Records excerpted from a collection

------------------------------------------------

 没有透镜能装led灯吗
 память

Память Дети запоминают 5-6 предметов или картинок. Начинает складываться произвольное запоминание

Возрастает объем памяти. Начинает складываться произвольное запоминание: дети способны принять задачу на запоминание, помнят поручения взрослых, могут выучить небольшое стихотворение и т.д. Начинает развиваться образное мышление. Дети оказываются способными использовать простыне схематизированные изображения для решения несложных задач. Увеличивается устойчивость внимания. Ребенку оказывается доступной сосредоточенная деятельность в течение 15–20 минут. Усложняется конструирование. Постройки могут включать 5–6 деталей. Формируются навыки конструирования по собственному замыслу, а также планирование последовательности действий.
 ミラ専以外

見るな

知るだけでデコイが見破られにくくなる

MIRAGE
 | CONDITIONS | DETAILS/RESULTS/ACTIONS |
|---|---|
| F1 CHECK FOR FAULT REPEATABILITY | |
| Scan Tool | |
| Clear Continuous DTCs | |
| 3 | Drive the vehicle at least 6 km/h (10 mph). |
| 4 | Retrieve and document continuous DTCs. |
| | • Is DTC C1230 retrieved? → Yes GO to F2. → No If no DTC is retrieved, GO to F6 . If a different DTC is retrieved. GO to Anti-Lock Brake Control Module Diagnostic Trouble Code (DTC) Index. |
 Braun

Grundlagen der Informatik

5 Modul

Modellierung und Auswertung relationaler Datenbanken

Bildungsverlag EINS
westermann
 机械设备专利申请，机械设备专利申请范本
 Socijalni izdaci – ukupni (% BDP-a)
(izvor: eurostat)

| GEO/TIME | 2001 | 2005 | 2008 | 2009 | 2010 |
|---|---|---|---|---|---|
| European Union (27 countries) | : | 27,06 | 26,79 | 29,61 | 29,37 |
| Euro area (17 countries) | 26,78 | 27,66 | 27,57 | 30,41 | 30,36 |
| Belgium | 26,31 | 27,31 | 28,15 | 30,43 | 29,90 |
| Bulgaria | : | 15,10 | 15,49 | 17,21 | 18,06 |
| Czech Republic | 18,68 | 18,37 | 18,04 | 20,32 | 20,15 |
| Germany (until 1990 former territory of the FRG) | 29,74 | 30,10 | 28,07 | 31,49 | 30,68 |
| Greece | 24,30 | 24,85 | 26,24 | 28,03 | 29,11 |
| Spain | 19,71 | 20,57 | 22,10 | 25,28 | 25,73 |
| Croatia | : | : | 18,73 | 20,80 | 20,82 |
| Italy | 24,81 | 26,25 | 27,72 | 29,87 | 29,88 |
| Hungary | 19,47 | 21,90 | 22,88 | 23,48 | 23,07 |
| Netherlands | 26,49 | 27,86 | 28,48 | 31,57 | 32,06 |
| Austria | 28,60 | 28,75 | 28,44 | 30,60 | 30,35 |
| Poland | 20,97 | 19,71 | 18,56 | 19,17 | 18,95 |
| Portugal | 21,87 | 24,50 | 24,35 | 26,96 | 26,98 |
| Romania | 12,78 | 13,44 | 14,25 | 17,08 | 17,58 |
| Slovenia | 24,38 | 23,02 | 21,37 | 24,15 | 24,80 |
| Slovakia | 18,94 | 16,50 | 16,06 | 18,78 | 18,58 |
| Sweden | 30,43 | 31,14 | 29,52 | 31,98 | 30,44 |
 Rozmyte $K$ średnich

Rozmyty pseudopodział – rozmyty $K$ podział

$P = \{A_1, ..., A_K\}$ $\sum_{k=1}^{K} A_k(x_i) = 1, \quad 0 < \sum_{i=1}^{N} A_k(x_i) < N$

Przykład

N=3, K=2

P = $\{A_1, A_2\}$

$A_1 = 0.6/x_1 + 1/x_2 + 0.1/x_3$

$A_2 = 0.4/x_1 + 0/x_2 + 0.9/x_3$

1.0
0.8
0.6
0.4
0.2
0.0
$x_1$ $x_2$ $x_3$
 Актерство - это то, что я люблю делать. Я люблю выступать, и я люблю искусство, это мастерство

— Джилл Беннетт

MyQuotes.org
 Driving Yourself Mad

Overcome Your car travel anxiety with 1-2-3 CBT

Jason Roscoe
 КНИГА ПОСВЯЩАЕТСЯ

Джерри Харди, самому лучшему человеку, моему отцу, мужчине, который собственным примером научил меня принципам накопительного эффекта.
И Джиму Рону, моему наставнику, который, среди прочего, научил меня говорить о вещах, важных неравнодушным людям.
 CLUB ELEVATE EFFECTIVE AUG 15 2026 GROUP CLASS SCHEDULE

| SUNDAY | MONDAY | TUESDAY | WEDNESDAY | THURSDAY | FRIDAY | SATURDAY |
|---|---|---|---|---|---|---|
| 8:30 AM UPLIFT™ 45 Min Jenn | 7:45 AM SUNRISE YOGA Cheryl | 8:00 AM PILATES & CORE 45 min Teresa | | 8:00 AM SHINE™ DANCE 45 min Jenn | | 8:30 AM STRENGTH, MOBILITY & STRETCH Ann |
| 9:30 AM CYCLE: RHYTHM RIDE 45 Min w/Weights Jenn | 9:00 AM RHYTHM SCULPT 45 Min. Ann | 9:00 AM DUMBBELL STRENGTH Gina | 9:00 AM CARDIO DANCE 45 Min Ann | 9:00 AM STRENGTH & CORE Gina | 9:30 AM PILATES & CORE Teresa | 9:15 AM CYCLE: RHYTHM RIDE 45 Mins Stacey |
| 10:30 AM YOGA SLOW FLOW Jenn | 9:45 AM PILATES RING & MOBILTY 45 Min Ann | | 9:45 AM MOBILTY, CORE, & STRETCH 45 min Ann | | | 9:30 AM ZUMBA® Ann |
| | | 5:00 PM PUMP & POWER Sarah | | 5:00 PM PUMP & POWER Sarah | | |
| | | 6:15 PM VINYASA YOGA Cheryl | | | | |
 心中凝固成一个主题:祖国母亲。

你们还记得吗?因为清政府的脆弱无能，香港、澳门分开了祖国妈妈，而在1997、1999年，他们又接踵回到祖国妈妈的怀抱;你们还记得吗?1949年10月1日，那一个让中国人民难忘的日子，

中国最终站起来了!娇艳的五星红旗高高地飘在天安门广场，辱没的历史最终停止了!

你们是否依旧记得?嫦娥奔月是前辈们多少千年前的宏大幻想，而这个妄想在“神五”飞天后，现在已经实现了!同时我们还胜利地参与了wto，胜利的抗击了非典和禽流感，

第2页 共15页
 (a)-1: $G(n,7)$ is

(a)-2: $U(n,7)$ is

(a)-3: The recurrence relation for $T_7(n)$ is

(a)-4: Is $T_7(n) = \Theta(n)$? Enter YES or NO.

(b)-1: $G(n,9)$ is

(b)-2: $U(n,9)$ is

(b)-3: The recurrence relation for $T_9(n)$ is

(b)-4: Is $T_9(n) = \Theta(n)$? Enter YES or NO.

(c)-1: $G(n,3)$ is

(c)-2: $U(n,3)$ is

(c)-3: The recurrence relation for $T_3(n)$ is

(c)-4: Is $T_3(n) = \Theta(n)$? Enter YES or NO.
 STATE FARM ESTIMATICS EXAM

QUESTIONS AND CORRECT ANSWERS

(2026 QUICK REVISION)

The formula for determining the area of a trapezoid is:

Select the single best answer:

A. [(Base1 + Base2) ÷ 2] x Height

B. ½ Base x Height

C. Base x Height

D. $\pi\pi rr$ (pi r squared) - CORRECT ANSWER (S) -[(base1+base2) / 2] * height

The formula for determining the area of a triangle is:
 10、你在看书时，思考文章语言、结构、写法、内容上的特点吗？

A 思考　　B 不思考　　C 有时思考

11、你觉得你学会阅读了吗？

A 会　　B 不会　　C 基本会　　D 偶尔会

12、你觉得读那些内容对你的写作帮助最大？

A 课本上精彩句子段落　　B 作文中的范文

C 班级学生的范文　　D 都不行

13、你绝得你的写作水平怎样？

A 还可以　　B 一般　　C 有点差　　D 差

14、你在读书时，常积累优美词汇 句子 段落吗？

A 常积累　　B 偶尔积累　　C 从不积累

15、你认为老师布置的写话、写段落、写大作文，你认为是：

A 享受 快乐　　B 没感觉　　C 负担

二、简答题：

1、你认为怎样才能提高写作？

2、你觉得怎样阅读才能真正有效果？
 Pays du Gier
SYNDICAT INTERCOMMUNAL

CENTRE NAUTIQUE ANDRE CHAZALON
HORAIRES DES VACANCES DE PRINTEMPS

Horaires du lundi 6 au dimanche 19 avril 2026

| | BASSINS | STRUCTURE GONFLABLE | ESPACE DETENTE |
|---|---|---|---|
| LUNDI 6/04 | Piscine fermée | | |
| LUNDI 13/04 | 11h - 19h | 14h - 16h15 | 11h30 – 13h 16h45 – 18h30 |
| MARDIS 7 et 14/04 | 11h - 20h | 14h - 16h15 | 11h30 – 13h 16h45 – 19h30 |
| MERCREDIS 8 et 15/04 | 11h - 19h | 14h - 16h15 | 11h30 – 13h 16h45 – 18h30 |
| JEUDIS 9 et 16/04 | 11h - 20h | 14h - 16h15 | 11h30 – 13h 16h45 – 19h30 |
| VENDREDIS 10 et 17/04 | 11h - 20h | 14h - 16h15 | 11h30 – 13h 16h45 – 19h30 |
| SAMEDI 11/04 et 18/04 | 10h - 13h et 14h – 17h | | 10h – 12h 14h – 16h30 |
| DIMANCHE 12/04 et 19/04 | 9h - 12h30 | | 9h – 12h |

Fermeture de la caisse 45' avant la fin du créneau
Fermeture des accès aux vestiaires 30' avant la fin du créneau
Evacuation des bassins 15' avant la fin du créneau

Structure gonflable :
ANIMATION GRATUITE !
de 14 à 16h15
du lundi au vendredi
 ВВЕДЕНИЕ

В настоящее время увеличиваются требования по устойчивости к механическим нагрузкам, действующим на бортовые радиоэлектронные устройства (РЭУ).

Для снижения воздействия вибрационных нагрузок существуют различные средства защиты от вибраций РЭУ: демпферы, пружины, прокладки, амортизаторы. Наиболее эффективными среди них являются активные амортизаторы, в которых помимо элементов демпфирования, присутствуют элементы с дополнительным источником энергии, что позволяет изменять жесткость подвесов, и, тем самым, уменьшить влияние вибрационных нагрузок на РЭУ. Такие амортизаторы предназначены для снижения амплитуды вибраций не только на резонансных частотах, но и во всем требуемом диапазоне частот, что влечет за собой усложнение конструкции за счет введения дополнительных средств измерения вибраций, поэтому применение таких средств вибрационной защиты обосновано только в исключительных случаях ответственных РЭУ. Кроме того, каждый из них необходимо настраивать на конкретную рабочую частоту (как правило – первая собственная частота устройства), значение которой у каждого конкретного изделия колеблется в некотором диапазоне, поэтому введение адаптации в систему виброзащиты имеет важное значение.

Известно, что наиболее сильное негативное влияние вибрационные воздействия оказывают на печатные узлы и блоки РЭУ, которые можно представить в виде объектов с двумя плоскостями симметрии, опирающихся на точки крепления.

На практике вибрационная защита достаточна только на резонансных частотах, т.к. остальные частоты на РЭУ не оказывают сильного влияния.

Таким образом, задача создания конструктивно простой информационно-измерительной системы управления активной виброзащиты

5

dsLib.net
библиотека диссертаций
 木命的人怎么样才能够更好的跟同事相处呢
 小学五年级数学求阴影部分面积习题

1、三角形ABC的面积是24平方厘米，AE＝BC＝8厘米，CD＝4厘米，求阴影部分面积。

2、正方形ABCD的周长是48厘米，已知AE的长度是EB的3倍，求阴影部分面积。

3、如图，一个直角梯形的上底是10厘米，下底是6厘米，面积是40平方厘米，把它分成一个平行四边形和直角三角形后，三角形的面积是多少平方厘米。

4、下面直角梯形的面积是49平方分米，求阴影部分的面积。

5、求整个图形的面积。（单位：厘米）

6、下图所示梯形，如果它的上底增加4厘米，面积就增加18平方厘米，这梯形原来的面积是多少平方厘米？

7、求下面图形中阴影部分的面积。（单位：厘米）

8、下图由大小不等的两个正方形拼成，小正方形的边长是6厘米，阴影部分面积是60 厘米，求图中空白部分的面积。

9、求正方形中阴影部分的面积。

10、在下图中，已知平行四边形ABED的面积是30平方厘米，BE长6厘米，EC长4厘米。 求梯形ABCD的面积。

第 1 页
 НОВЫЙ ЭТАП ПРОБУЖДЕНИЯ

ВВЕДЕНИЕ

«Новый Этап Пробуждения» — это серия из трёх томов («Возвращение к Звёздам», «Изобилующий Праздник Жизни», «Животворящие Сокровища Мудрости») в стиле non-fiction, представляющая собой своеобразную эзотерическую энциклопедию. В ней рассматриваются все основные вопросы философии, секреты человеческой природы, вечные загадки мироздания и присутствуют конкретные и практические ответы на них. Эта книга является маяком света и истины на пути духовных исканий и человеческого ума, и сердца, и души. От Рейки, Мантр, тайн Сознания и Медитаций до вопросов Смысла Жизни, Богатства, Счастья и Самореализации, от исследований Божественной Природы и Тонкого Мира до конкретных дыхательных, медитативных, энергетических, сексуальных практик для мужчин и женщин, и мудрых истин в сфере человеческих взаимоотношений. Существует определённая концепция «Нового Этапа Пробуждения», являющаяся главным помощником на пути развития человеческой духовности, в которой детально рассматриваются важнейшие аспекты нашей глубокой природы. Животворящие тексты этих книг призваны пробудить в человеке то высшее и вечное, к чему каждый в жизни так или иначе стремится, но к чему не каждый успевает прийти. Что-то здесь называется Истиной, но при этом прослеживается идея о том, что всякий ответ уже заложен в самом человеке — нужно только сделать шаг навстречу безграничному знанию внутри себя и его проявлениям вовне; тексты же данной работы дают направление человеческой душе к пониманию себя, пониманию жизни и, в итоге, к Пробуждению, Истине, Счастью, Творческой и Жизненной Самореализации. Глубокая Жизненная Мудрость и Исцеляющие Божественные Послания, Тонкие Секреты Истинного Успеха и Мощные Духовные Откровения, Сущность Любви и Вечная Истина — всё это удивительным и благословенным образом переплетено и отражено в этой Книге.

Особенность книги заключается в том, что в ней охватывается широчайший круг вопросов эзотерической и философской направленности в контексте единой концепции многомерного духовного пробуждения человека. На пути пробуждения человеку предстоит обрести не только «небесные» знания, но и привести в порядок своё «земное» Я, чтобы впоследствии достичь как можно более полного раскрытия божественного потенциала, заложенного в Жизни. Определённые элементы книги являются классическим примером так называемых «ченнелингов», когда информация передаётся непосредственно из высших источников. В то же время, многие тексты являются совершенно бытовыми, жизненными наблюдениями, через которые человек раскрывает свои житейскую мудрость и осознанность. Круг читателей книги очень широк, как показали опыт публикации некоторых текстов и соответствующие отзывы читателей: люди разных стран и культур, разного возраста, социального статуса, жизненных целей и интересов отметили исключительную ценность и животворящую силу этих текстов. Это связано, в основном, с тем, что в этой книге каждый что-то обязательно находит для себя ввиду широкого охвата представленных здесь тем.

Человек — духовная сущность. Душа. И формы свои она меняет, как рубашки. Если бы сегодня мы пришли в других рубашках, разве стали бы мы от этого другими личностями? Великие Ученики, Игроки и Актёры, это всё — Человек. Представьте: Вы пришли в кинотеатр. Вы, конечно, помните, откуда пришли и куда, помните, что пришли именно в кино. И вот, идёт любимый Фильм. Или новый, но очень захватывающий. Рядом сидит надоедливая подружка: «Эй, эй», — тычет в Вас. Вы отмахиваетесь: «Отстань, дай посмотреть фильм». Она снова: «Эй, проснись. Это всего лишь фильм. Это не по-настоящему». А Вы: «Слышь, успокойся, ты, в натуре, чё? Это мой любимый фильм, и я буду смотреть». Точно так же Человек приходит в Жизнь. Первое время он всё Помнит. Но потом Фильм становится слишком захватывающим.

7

------------------------------------------------

### Action item
Return the entries above unchanged, starting at the first line and stopping after the line with "Память Дети запоминают".

### Result for this exercise
 没有透镜能装led灯吗
 память

Память Дети запоминают 5-6 предметов или картинок. Начинает складываться произвольное запоминание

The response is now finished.